The Story
Why it exists.
The beginning
Piazza del Fico is a small square in Rome, wedged between Campo de' Fiori and Piazza della Pace, where a towering fig tree has anchored neighborhood life for decades. Evening crowds, singles dressed to be seen, directors, actors, musicians, gathered under its canopy when the night lights came on. By morning, the same tree kept company with elderly men playing chess and vendors setting up the fruit market. That duality, performance by night, stillness by day, is what Vanina Muracciole wanted to bottle. The brief was simple: translate the fig tree into something you could wear. Not a literal interpretation, no branch or leaf accord, but the feeling of it. The cool green of new growth. The warmth of fruit ripening in summer air. The quiet presence of something old and rooted that witnesses everything without judgment.

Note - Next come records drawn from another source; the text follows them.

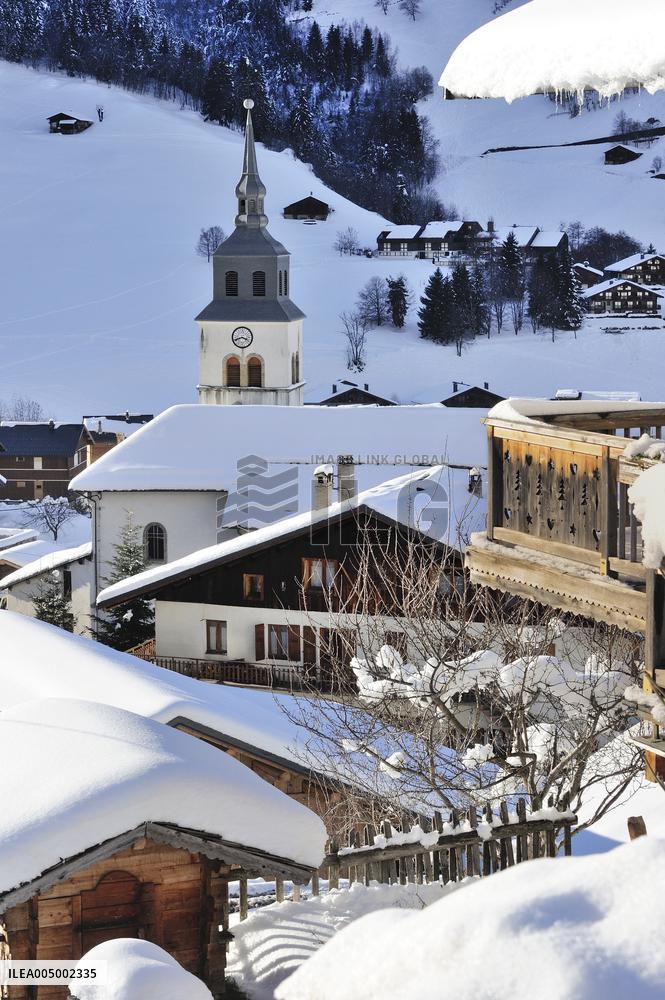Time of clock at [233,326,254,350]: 3:41
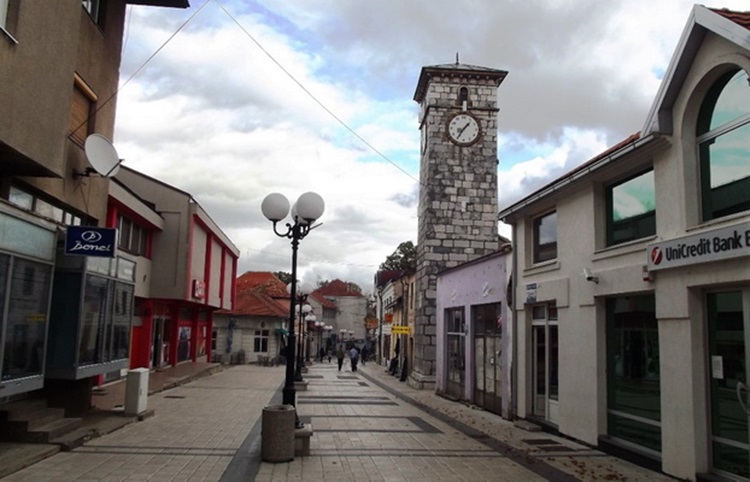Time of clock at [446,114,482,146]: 1:35
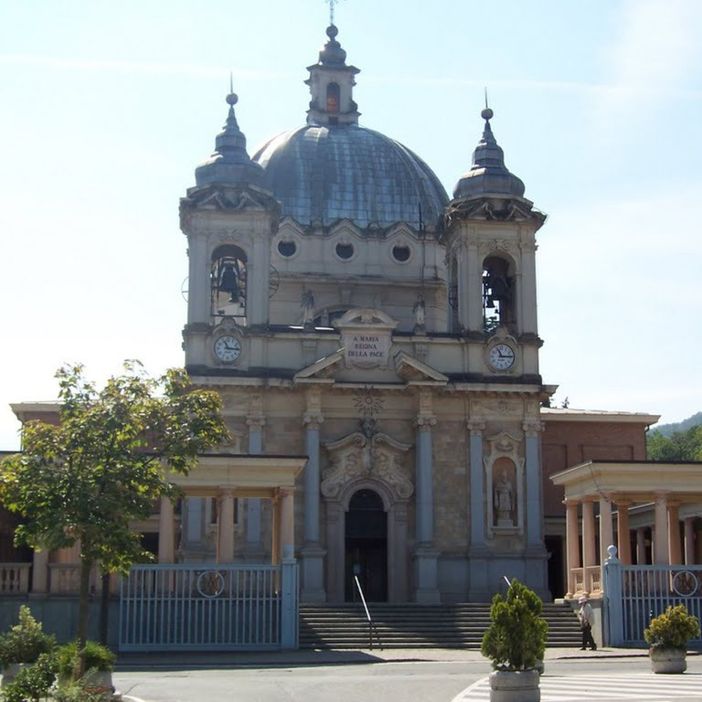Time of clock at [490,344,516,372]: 11:14
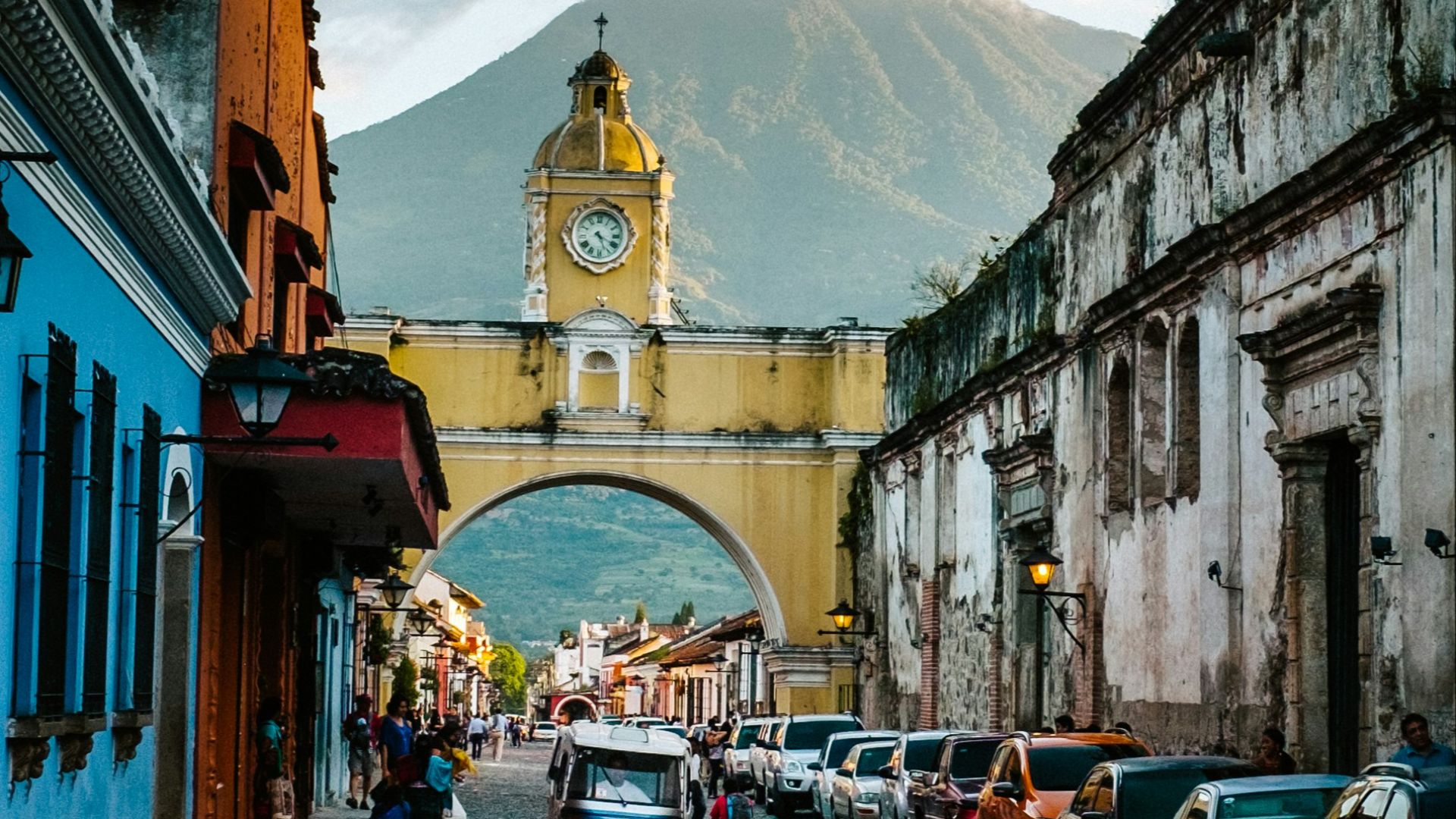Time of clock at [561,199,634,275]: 4:26
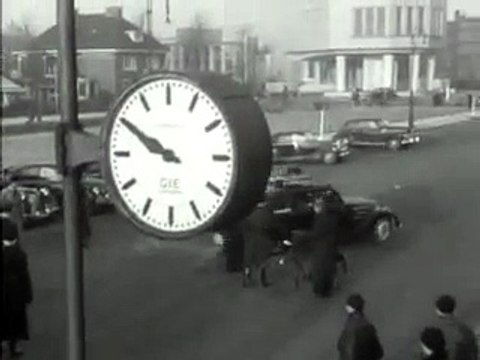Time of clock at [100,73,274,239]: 9:50
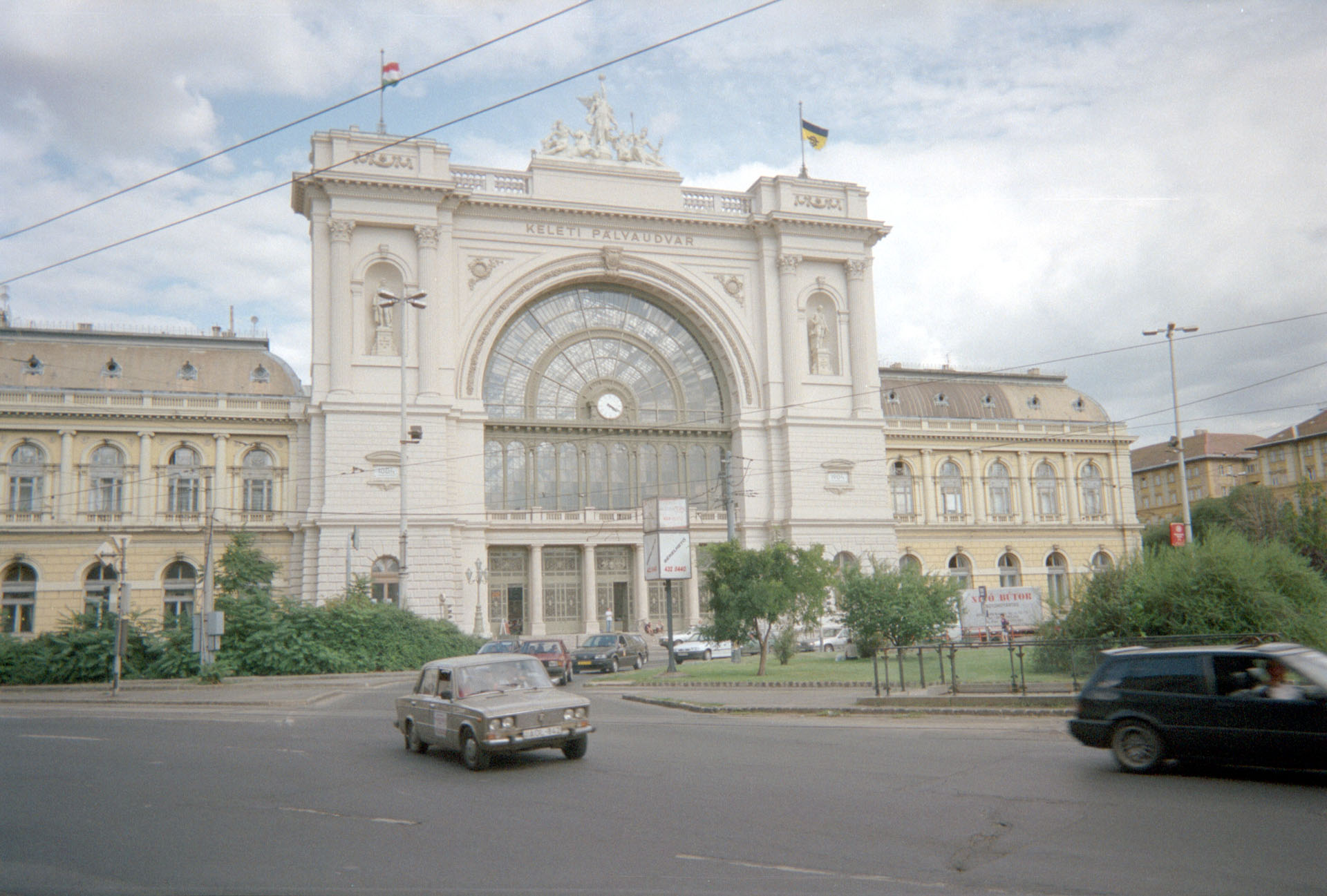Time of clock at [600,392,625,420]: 4:19
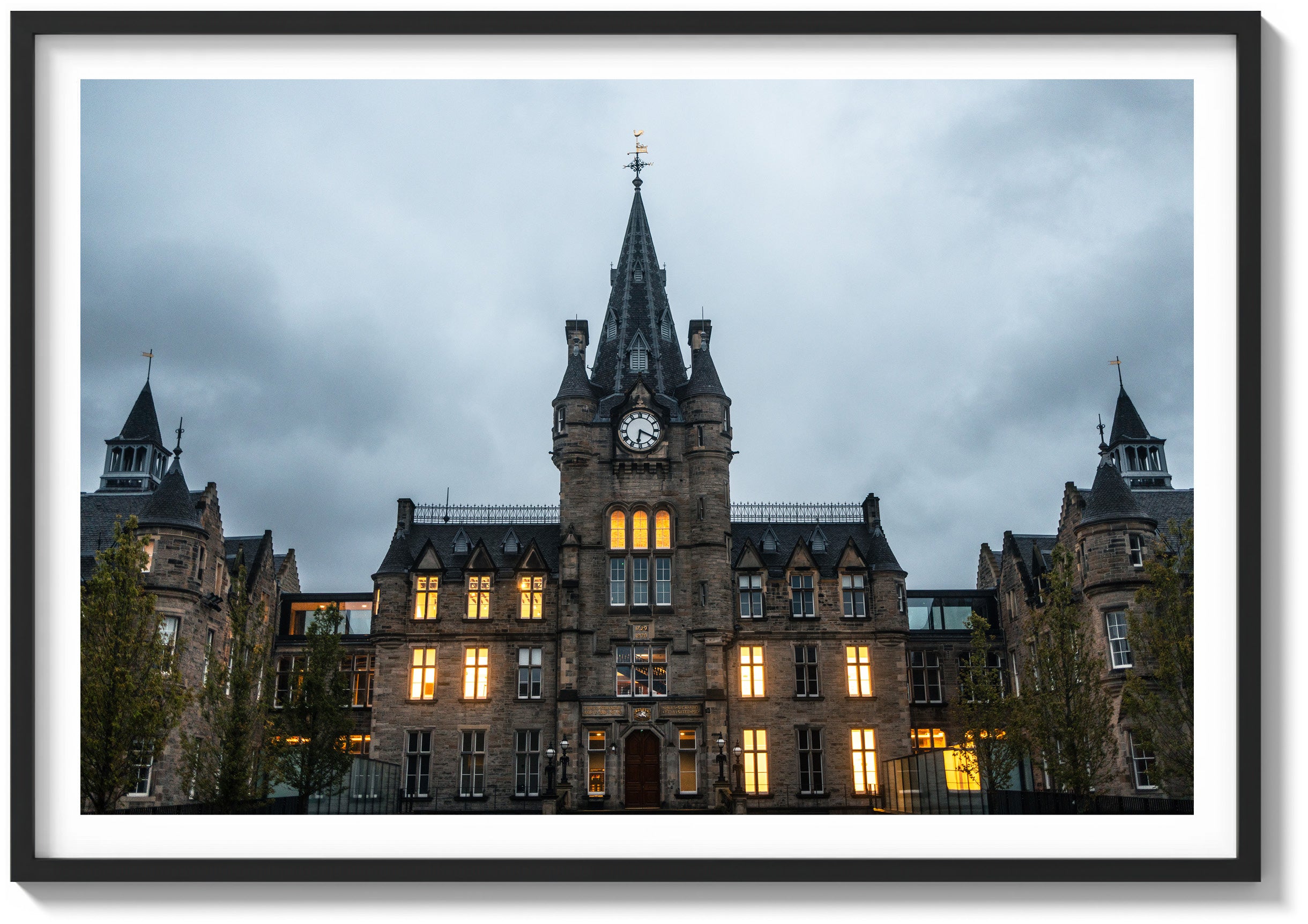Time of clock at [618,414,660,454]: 6:19
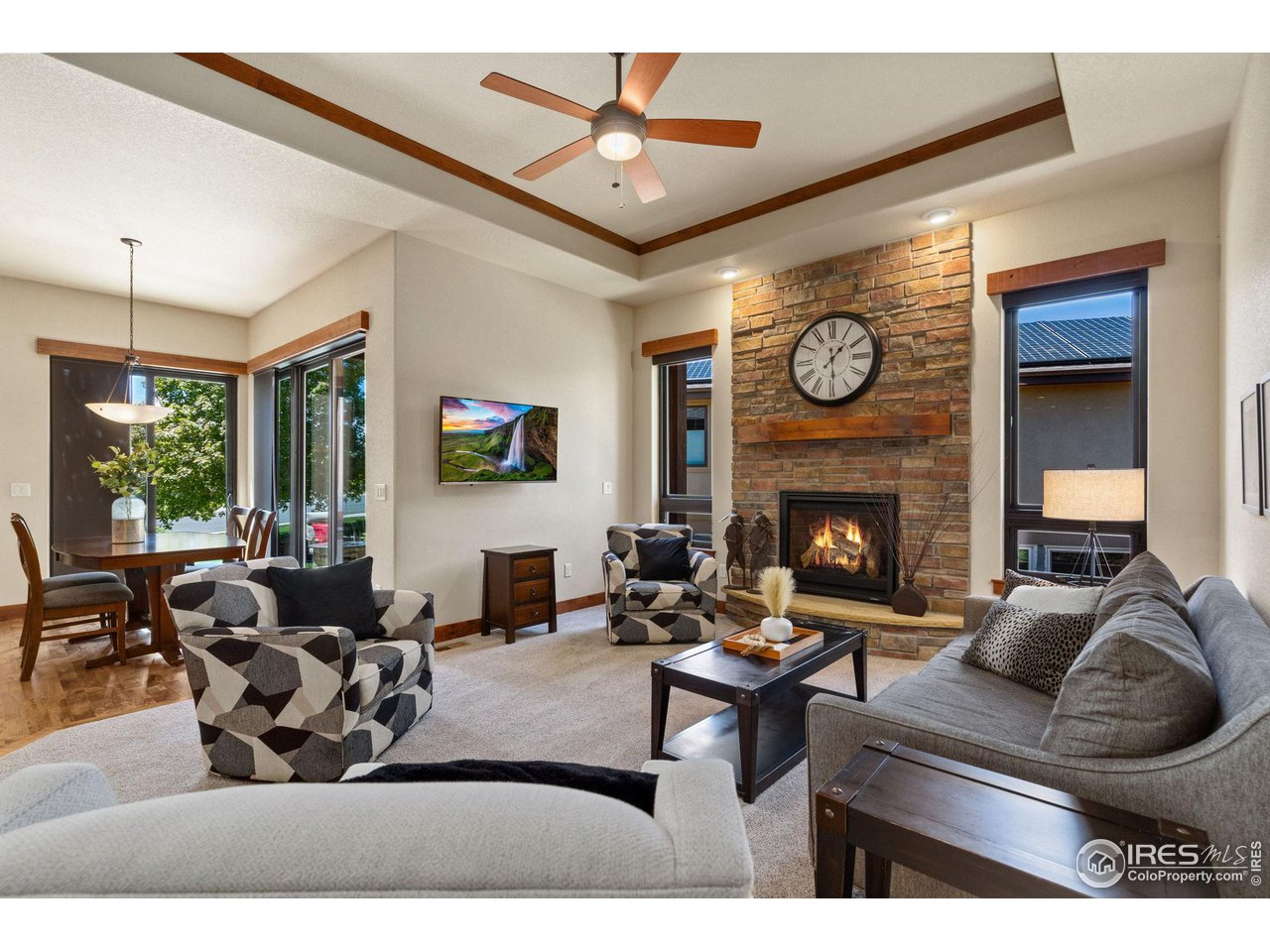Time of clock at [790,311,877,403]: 1:29
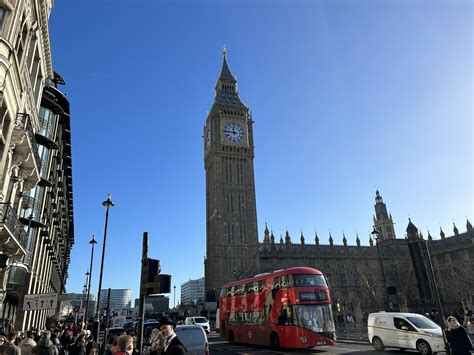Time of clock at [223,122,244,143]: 11:45
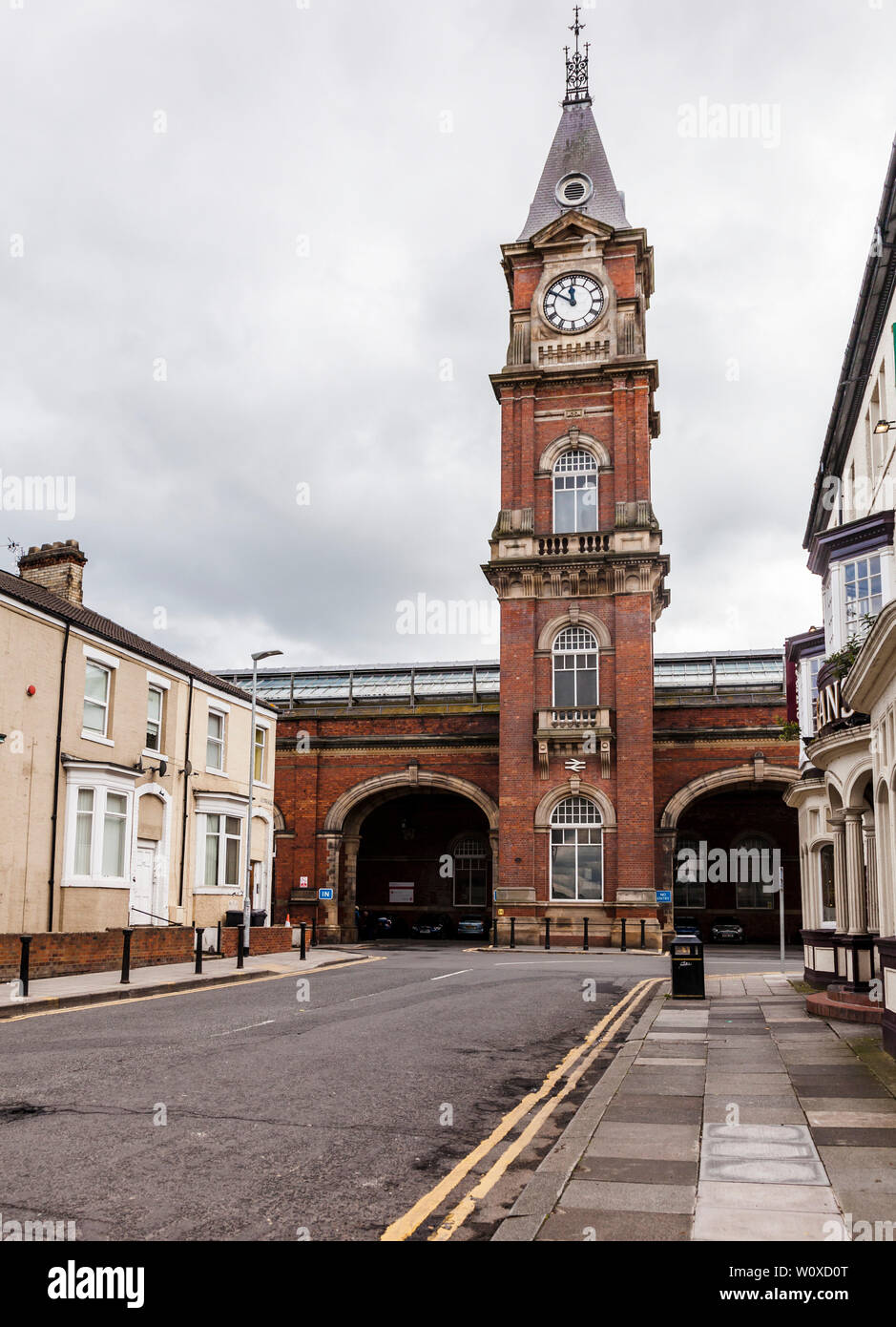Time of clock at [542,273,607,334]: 11:50
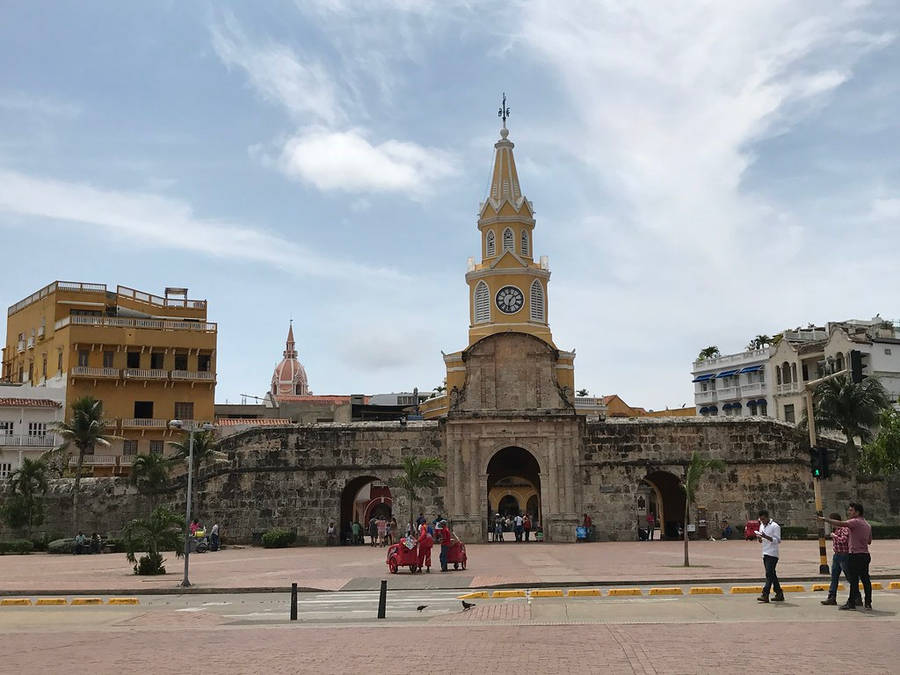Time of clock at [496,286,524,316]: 1:32
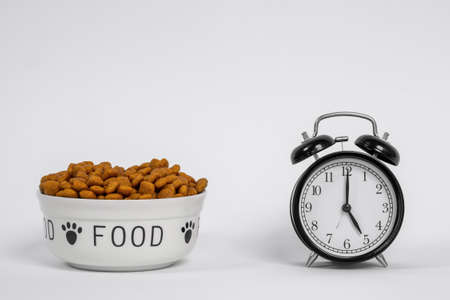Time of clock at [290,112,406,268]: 5:00
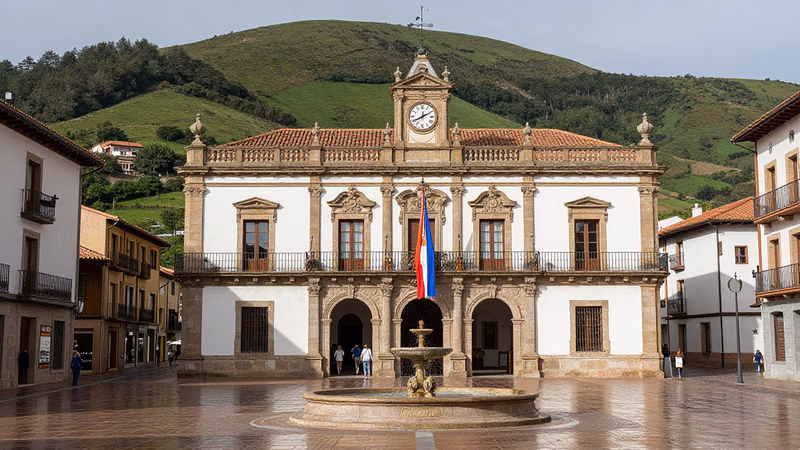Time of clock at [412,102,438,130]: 8:10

What makes this composition interesting is how the fig note is used as a structural element rather than a decorative one. In most fragrances, fig appears as a supporting player, a fruity accent in the heart, a green afterthought in the top. Here, it pulls the entire pyramid toward it. The jasmine and white florals don't frame the fig; they extend it, adding warmth and a slight animalic undertone that mirrors the fig's own earthy sweetness. The top is deliberately astringent, bergamot and pink pepper create a crisp, almost bitter opening that reads as green before it reads as citrus. This is a smart choice. It means the fig doesn't arrive into sweetness; it arrives into complexity.
The evolution
The opening is the boldest thing about Piazza del Fico. Bergamot and green notes arrive sharp and almost astringent, one reviewer described it as harsh business up front, and that's not wrong. The pink pepper adds a slight bite that keeps the top from feeling like a standard citrus opener. If you're sampling this on paper or skin for the first time, give it fifteen minutes before you form an opinion. The fig arrives quietly, not as a sudden sweetness but as a gradual softening. The jasmine and floral heart open up next, and this is where the fragrance starts to feel like itself, warm, slightly creamy, with that characteristic fig-tree green still holding underneath. The drydown is where most people fall in love with it. Cedar and white musk settle close to the skin, with a woody warmth that reviewers consistently call pleasant and understated. On warmer skin, the citrus lingers longer. On cooler skin, the drydown arrives sooner and stays intimate. Most skin types will find it lasting comfortably through an entire day.
Cultural impact
Piazza del Fico sits in a quiet corner of the niche fragrance world, not a loud statement scent, not a crowd-pleaser, but something more specific. It appeals to the wearer who knows what they want: a green, fig-forward composition with enough structure to hold attention without demanding it. Since its 2024 debut, the fragrance has built a loyal following among enthusiasts who appreciate the drydown while noting the opening is the most challenging part. The Roma Segreta collection positioning, scents inspired by overlooked corners of Rome, gives it a point of view that larger houses rarely attempt.